▸ **Problem description**:
Reproduce the following passage on Mussorgsky's Song of the Flea word for word and in full.

▸ **Page excerpt**:
The Song of the Flea () is a song with piano accompaniment, composed by Modest Mussorgsky in 1879. The lyrics are from the Russian translation of Goethe's Faust.

Background
In 1879, Mussorgsky quit a civil service job, and, from August to November, accompanied contralto Darya Leonova (Дарья Леонова, 1829-1896) on a tour to Southern Russia, as her piano accompanist. He was much impressed by Leonova's singing, and composed The Song of the Flea during this trip or soon after he had returned to St. Petersburg, dedicating it to Leonova. It is unknown when the song was played in a public recital for the first time, but it is recorded that this song was sung in recitals by Leonova in April and May 1880.

The music score of the Song of the Flea was published after Mussorgsky's death, in 1883 with Nikolai Rimsky-Korsakov as the editor.  Its orchestration by Igor Stravinsky became available in 1914.

▸ **Recorded information**:
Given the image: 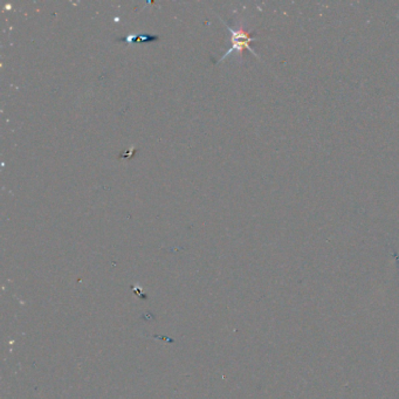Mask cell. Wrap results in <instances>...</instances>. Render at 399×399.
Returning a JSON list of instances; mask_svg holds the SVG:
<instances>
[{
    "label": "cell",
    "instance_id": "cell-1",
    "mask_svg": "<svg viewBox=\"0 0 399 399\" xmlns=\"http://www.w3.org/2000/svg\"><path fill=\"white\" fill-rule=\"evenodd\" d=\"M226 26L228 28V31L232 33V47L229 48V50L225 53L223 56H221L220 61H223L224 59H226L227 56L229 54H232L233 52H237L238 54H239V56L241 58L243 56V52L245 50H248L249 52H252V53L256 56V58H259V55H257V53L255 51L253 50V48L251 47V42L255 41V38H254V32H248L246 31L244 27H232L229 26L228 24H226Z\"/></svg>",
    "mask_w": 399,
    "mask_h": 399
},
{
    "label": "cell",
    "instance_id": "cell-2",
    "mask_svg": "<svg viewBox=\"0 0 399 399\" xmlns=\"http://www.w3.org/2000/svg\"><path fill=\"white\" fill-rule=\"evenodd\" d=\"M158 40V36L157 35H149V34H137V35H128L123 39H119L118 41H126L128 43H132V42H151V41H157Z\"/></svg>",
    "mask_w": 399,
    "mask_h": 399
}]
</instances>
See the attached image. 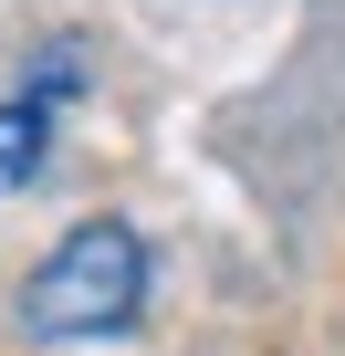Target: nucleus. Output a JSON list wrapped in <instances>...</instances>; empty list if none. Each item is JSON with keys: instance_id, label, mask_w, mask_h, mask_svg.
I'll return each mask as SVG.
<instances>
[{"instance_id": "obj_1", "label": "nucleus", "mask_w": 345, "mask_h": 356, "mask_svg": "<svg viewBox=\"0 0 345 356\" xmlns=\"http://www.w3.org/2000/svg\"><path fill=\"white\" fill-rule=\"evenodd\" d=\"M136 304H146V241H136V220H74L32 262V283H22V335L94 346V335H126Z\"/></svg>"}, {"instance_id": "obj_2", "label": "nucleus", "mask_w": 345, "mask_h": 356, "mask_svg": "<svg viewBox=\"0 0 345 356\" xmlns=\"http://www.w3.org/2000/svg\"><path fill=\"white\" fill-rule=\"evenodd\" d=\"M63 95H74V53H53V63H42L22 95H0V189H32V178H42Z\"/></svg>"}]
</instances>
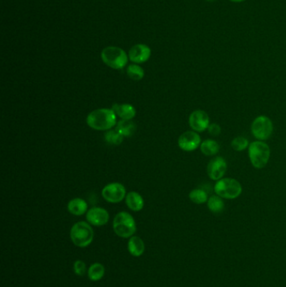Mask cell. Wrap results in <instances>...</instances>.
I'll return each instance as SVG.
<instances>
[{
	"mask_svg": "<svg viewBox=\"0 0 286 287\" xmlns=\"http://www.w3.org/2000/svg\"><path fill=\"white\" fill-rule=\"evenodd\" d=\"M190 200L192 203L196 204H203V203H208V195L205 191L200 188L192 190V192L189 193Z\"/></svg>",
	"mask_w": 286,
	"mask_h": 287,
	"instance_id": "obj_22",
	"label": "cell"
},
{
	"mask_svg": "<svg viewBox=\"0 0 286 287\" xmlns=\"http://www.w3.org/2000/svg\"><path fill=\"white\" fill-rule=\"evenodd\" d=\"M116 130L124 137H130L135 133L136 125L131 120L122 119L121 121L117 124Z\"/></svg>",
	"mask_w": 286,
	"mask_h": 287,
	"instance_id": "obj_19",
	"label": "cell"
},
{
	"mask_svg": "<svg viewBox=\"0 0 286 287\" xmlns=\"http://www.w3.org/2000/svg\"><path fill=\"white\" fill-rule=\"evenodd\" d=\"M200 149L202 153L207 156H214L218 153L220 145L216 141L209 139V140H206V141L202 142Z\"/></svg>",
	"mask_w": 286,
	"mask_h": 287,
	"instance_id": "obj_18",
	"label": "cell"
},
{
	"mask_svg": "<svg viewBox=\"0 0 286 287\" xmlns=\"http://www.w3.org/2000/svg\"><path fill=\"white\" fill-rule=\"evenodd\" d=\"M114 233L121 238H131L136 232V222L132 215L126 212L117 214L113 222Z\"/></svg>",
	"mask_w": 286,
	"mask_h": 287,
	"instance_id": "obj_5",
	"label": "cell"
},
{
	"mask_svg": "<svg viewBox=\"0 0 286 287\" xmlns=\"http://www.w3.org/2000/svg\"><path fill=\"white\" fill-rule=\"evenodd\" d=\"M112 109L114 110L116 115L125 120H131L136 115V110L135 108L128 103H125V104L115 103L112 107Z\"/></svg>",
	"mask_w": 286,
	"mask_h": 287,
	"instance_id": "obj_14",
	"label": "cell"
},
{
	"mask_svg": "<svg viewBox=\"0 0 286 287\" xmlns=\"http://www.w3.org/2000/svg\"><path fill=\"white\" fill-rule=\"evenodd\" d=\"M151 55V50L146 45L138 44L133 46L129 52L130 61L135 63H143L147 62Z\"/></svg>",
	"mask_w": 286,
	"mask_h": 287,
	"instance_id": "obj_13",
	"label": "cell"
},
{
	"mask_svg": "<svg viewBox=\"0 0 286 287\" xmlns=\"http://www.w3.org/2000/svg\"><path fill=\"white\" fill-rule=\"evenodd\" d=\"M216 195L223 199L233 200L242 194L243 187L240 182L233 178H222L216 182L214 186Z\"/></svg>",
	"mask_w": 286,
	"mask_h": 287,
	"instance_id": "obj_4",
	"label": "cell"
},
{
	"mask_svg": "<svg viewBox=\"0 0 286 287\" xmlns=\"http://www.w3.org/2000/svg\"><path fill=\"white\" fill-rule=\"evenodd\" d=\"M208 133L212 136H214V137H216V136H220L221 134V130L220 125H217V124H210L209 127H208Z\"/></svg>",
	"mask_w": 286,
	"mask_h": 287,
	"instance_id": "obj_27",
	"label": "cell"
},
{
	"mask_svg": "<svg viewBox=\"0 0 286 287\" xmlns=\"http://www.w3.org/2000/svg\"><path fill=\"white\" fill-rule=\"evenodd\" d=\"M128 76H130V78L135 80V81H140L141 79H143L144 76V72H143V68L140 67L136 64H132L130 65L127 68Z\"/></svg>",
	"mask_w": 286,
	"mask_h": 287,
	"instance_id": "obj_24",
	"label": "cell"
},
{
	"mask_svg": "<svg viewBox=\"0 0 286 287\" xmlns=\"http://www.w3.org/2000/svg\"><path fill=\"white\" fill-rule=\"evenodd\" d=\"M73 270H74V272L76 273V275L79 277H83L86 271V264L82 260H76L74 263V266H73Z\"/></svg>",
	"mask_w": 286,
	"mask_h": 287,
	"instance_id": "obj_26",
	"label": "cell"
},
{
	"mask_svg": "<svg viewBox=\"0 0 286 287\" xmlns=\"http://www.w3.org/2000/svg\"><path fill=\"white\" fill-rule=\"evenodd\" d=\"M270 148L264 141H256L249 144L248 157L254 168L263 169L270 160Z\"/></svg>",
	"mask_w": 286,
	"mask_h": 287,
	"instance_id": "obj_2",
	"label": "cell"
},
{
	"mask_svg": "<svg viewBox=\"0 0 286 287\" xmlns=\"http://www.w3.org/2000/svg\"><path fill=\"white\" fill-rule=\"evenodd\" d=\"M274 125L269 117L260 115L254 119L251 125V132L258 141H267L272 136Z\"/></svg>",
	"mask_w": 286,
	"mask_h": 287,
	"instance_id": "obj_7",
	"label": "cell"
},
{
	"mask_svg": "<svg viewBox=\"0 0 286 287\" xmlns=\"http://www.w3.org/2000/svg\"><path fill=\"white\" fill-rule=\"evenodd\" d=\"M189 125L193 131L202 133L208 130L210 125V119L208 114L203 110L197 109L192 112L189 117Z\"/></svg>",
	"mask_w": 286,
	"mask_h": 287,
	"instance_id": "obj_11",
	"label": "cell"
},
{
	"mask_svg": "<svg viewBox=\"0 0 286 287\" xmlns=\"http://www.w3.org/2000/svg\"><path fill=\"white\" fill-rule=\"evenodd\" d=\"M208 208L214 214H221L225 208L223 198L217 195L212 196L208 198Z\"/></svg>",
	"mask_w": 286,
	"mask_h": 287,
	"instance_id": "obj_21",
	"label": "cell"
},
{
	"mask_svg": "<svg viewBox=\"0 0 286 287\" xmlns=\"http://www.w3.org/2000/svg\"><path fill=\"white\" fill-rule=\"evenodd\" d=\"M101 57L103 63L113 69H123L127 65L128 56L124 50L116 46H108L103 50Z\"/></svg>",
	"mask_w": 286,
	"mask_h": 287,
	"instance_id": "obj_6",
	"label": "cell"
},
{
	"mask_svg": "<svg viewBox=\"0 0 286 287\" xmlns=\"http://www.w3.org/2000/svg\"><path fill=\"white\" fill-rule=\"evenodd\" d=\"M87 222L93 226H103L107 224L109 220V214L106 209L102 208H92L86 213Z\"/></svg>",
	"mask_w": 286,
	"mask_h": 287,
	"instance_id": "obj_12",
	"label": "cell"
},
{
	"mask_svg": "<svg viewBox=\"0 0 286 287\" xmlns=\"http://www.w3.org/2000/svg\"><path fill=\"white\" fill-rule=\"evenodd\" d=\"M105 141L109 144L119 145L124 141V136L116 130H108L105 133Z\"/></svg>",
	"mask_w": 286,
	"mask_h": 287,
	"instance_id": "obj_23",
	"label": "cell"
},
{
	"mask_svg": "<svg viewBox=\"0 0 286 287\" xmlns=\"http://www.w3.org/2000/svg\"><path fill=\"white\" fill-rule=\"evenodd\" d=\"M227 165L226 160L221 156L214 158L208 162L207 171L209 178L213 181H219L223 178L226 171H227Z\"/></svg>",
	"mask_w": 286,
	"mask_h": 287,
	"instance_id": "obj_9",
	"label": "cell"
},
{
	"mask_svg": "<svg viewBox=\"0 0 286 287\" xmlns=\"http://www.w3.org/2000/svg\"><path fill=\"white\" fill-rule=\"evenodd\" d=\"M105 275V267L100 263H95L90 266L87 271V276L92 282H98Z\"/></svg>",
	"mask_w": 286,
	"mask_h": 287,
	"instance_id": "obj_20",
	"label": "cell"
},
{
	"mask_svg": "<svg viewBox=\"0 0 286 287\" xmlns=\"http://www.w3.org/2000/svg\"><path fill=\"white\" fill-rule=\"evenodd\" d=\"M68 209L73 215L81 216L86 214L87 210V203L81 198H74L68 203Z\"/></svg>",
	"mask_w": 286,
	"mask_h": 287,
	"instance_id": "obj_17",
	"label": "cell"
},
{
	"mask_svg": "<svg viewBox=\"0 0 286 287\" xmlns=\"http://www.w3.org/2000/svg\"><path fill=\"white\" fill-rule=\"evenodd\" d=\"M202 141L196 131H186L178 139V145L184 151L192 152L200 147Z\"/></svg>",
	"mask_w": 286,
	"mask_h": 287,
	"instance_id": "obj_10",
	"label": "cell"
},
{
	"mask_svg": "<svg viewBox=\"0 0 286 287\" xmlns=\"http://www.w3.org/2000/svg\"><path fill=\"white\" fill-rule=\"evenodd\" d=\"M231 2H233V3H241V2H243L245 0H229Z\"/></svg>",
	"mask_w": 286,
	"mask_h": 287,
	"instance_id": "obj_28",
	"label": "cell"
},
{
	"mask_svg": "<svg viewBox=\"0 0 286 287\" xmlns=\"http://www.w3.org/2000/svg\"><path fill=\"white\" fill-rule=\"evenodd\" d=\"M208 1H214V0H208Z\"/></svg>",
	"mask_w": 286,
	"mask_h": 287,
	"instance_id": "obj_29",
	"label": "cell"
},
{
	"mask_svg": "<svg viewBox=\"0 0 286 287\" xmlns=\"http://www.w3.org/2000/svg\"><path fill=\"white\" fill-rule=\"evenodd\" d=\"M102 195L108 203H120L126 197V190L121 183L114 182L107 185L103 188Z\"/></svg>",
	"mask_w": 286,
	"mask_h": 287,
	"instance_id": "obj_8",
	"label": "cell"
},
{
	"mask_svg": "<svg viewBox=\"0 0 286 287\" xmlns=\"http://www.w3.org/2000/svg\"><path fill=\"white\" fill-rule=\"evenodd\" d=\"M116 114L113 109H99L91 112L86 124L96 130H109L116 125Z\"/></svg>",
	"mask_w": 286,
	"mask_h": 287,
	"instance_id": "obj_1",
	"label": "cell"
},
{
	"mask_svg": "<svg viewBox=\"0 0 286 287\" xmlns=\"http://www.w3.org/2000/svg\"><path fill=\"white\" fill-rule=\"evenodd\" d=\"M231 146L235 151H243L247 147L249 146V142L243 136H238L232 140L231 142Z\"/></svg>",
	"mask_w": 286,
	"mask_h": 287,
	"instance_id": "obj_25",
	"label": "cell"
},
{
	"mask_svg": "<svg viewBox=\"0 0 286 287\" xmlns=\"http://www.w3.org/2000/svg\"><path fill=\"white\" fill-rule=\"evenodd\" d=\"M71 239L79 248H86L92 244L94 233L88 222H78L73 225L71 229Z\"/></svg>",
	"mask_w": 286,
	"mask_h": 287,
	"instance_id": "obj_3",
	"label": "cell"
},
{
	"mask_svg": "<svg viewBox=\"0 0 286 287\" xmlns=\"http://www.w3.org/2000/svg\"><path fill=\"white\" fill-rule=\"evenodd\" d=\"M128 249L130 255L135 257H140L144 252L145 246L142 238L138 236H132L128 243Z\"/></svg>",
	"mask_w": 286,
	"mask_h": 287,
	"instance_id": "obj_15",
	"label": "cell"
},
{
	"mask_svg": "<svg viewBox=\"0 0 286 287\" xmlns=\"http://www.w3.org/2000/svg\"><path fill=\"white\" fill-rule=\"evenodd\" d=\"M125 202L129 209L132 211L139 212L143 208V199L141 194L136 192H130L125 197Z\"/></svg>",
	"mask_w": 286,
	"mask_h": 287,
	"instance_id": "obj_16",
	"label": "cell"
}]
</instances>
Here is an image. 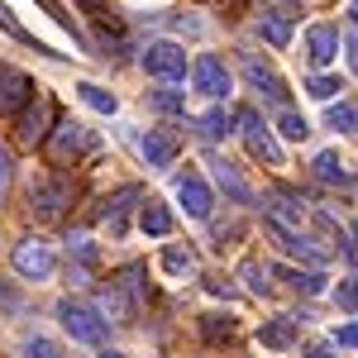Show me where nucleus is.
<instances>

▸ **Answer in full**:
The Song of the Flea () is a song with piano accompaniment, composed by Modest Mussorgsky in 1879. The lyrics are from the Russian translation of Goethe's Faust.

Background
In 1879, Mussorgsky quit a civil service job, and, from August to November, accompanied contralto Darya Leonova (Дарья Леонова, 1829-1896) on a tour to Southern Russia, as her piano accompanist. He was much impressed by Leonova's singing, and composed The Song of the Flea during this trip or soon after he had returned to St. Petersburg, dedicating it to Leonova. It is unknown when the song was played in a public recital for the first time, but it is recorded that this song was sung in recitals by Leonova in April and May 1880.

The music score of the Song of the Flea was published after Mussorgsky's death, in 1883 with Nikolai Rimsky-Korsakov as the editor.  Its orchestration by Igor Stravinsky became available in 1914.